È tutto moda e mercato, tutti cercano di fare quello che va già di moda e in genere è materia che viene dal mondo anglosassone».
Il disco trasuda passionalità, primitivismo, un furore che sembra quasi non appartenere al nostro mondo. Ma c’è possibilità di salvezza?
«La verità è che io ho molta fiducia nel Sudamerica: se c’è una forza che ci può salvare dal capitalismo puritano protestante sono i paesi in cui convivono indios, neri, nativi americani e i figli degli europei...
è un continente di grandi contraddizioni ma mantiene una forza vitale. Ci sono manifestazioni di dissenso cruente, ma anche piene di vitalità, colorate, vive.
L’unico antidoto possibile all’algoritmo e al liberismo è riscoprire la nostra indigenità, le cose primordiali, la lava, il tuono, la terra, gli archetipi…».
Al fondo c’è tanta rabbia, ma alla fine tutto si trasforma in una ricerca di bellezza, seppure diversa?
«Per me il peggior nemico è la propaganda. I politici hanno gli algoritmi che gli consigliano i post che devono fare. Ma anche l’apparato dello Stato: vinci gli Europei e sembra che hai vinto la guerra. Ci vuole qualcosa di meno viziato, bisogna andare alla radice delle cose, e lì che ci trovi il rapporto fisico, carnale, corporeo, e nel disco è soprattutto quello tra un uomo e una donna: lì ho trovato l’alterità e l’ignoto. La protagonista è una donna, è una guerriera indigena, mi sono tolto dalla copertina e ci ho messo lei, una donna vestita da battaglia tribale, ha una maschera e non sai se la sta mettendo o togliendo».

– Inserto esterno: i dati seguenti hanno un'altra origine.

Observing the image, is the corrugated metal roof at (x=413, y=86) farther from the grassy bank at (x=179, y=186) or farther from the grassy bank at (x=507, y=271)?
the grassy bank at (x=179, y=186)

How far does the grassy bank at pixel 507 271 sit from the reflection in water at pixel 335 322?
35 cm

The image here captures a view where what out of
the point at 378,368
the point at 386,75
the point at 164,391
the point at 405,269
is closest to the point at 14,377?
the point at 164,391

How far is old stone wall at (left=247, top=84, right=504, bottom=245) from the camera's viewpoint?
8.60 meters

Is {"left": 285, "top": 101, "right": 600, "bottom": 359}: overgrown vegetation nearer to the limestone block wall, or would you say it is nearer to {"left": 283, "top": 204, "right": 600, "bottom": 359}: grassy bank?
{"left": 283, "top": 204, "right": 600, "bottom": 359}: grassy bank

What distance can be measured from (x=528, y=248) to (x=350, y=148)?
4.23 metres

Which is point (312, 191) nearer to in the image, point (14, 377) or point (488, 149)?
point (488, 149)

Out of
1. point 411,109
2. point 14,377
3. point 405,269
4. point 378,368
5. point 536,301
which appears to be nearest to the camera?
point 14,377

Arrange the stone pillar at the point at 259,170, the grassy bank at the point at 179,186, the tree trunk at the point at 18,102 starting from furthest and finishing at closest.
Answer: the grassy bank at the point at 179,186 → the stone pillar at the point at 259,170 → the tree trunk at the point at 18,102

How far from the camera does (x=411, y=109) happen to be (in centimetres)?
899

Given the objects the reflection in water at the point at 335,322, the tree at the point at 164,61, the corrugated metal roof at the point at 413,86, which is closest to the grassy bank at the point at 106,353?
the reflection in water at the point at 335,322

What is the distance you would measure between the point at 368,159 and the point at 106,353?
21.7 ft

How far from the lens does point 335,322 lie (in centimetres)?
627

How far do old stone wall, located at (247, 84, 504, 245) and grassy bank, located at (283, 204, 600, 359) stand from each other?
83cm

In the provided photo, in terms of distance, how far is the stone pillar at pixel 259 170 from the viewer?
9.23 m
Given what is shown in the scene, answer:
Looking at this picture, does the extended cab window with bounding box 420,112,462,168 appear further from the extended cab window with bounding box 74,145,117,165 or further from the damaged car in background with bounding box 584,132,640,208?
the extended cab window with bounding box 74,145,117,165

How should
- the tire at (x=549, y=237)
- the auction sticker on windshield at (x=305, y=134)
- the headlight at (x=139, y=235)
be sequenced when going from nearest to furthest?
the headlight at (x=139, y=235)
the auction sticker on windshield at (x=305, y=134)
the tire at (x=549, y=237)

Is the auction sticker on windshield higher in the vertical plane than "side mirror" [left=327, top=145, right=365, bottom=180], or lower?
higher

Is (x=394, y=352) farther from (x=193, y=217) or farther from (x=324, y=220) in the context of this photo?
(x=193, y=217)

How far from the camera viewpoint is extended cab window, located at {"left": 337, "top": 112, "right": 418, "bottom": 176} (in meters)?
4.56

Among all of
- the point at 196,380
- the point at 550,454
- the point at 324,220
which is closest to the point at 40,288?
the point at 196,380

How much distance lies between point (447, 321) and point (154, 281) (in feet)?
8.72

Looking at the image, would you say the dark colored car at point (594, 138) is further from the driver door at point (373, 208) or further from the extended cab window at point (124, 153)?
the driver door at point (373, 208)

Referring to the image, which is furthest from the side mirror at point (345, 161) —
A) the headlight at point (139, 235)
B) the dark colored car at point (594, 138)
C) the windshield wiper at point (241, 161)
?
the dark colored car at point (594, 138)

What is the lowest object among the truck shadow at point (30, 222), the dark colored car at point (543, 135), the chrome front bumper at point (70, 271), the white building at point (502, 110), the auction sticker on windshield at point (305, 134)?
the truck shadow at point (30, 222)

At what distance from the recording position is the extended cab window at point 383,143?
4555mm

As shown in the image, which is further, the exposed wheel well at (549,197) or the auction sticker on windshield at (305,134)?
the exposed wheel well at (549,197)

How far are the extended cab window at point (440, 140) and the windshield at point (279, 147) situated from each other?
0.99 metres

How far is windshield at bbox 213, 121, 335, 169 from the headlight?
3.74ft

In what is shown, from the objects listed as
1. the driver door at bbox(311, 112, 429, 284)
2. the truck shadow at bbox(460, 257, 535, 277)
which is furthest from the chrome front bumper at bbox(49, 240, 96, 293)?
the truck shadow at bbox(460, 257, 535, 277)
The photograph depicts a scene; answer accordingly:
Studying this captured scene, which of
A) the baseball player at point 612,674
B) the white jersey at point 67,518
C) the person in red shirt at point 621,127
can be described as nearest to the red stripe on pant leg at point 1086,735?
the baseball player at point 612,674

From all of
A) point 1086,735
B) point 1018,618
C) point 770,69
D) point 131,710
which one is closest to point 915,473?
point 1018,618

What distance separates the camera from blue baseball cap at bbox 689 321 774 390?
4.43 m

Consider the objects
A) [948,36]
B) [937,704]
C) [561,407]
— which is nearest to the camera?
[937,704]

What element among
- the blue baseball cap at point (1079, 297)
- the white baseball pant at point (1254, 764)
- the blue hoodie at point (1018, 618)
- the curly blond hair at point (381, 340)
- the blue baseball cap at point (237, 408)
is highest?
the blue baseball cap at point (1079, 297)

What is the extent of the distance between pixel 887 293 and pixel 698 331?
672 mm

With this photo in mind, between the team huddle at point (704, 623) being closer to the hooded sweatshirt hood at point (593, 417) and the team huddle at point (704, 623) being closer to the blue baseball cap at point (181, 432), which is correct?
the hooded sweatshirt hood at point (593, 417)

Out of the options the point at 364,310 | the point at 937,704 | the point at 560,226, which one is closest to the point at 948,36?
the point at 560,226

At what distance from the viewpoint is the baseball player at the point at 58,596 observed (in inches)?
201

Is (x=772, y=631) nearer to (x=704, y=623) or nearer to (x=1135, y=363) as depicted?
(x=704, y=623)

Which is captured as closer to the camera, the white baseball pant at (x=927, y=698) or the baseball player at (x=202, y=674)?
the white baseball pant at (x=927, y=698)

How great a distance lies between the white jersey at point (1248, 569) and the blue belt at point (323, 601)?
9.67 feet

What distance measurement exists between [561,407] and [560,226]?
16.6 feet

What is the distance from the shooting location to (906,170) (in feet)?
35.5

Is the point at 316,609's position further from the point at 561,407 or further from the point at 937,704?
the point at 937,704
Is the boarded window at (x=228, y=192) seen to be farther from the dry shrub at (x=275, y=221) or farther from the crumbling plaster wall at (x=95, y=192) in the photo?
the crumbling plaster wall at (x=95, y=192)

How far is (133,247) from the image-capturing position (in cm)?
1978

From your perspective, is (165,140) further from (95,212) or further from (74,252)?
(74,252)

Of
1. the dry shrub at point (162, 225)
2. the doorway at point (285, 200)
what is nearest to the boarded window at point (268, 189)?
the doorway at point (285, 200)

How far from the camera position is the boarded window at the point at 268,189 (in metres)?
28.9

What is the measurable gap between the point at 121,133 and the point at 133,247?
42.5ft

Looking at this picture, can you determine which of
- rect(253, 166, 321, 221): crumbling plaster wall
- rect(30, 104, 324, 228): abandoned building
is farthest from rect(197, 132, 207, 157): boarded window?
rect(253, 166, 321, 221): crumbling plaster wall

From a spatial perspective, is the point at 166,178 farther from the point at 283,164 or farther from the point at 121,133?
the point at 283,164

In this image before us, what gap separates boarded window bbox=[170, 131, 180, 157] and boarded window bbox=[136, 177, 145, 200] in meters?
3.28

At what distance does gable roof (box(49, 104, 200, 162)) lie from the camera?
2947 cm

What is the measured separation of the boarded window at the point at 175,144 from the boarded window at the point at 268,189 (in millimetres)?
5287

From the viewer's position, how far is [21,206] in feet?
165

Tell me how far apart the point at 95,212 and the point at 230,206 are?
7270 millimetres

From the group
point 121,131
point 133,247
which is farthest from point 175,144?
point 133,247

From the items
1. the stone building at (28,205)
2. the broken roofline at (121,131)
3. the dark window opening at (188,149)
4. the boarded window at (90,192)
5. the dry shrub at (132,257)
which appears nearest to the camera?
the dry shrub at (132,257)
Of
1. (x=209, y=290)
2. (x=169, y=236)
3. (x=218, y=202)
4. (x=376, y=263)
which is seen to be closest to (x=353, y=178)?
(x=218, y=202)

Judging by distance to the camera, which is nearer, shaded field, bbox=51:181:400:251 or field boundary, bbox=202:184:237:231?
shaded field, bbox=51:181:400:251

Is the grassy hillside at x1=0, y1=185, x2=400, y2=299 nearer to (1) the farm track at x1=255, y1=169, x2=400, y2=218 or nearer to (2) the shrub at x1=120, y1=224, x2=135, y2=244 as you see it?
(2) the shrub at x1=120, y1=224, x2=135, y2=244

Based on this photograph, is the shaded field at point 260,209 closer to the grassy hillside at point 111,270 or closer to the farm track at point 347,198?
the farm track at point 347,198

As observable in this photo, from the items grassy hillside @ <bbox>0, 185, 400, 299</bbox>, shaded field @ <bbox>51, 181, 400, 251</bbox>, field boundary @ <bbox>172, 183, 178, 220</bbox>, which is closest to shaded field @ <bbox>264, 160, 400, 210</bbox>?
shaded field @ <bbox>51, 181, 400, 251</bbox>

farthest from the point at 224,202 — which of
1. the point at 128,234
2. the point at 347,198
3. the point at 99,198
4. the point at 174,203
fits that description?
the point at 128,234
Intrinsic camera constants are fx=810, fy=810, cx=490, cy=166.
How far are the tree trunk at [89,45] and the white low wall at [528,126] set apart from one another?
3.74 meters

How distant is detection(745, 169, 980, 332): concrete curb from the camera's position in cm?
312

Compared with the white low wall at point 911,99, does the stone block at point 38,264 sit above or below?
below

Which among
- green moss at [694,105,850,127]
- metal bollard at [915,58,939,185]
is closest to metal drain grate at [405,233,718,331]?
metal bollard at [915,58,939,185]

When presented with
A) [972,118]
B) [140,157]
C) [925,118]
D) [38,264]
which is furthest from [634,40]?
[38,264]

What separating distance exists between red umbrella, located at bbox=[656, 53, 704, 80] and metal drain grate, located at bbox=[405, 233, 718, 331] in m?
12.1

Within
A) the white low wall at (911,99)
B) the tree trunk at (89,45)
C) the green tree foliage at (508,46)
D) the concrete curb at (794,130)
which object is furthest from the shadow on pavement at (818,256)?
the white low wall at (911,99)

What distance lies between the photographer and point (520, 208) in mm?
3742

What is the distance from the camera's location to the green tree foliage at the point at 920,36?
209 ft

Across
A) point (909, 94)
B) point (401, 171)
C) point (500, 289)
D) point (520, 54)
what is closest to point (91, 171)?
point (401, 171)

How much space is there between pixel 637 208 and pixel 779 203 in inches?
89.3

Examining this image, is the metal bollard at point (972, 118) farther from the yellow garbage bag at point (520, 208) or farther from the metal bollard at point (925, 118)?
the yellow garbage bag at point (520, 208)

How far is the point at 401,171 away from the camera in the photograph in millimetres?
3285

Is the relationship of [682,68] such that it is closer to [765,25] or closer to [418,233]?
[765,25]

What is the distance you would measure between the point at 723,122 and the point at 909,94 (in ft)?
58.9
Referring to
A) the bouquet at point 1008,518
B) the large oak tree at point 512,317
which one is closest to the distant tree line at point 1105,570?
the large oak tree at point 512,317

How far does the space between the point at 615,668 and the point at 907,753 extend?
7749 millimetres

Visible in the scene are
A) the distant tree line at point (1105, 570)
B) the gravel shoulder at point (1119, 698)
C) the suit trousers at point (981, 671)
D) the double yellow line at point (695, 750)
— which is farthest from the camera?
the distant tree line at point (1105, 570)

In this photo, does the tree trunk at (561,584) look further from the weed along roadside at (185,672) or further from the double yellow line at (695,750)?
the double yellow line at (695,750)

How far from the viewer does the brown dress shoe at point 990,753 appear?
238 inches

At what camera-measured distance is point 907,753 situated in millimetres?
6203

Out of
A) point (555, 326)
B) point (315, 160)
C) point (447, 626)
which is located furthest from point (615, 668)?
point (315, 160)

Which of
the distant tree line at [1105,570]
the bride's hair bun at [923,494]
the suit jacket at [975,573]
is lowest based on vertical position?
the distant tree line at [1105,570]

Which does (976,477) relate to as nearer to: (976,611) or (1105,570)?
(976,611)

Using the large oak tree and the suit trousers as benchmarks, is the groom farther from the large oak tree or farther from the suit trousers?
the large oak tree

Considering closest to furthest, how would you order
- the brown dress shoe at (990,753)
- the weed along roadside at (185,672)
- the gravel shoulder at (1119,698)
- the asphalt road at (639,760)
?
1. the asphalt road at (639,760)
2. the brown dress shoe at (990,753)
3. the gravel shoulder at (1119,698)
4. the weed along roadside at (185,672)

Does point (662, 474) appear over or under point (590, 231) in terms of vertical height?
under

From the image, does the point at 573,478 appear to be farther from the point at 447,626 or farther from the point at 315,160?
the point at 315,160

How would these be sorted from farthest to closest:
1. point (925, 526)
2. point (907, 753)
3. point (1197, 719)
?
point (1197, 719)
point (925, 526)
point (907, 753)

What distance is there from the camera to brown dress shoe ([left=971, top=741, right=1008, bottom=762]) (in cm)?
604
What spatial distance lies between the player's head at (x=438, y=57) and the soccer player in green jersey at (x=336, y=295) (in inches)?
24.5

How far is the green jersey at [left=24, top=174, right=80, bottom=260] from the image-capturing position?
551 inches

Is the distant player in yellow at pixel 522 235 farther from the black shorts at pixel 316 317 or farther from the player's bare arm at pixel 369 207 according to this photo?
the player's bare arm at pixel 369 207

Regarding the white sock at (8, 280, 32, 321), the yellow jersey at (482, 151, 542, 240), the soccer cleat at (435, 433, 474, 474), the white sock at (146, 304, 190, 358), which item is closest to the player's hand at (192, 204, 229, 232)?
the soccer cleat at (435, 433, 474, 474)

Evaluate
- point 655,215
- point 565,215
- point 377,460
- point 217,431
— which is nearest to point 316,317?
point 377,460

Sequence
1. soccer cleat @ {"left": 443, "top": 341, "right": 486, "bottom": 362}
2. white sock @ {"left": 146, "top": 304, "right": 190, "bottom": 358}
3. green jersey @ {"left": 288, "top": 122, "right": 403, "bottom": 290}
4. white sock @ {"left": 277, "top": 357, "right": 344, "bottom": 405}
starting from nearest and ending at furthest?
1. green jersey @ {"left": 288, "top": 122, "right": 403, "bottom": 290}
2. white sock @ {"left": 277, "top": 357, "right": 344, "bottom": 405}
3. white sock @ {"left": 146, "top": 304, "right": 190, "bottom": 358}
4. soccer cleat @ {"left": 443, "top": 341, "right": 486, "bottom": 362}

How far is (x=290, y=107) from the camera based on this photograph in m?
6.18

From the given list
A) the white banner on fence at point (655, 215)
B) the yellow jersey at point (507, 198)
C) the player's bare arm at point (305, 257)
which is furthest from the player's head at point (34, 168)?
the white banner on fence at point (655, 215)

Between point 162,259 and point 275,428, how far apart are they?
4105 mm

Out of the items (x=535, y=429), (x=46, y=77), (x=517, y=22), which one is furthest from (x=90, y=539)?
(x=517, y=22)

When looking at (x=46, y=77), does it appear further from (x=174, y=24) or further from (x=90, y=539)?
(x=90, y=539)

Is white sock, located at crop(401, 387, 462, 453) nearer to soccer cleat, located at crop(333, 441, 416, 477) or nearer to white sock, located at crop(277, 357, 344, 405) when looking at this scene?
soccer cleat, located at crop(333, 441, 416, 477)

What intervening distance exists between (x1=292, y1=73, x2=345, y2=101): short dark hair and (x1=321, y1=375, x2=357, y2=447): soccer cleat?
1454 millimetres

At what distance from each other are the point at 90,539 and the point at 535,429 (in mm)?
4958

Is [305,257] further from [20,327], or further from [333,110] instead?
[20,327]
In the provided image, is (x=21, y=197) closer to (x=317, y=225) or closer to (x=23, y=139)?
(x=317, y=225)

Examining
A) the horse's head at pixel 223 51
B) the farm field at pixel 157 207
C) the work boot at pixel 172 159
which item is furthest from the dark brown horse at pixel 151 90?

È vero, il disco è attraversato da tante voci femminili, e di
femminilità si parla, c’è erotismo.
Saranno le donne a salvarci?
«Mi ha appassionato questa immagine che è di lotta ma anche di bellezza, è la forza della natura della giungla. In una canzone che si intitola Lei, che per me è la fine ideale del disco, c’è una donna che con un orgasmo salva il mondo, poi il vero finale si intitola Paura, e lì c’è l’uomo rimasto solo. Nel negare l’identità della donna l’uomo ha negato se stesso, ma se l’uomo non vede la donna cosa diventa? Un bambino viziato egoriferito. La consapevolezza delle donne oggi mi emoziona, ci deve essere uno scontro positivo, guardarsi per quello che siamo, non come i preti che dicono che le donne devono fare un passo indietro. Una donna che mi mette in discussione mi mette in crisi ma mi fa crescere».
C’è qualcosa di commovente nella fiducia che si sente in queste canzoni…
«Se solo riscoprissimo la magia della vita ogni mattina vedremmo più cose, ma sembra che siamo ciechi. In questi giorni sto vivendo in una capanna in Sardegna e con un amico stiamo cercando sentieri nuovi, faccio caso a delle cose che stavo dimenticando, l’odore della corteccia, del mirto, ti accorgi che il tuo corpo si sente a casa, e ci siamo totalmente distaccati da questo.
Abbiamo fatto tante cose, ma se ci dimentichiamo del corpo possiamo solo essere distruttivi.
Io mi sono buttato dentro questo lavoro per ritrovare qualcosa di magico, lo stupore dell’uomo di fronte a una terra vergine. Erano due anni che ci lavoravo, durante la pandemia, ho pensato che quello che ci serve è ricordare la nostra forza, non accettare qualcosa che non ci suona, che non profuma».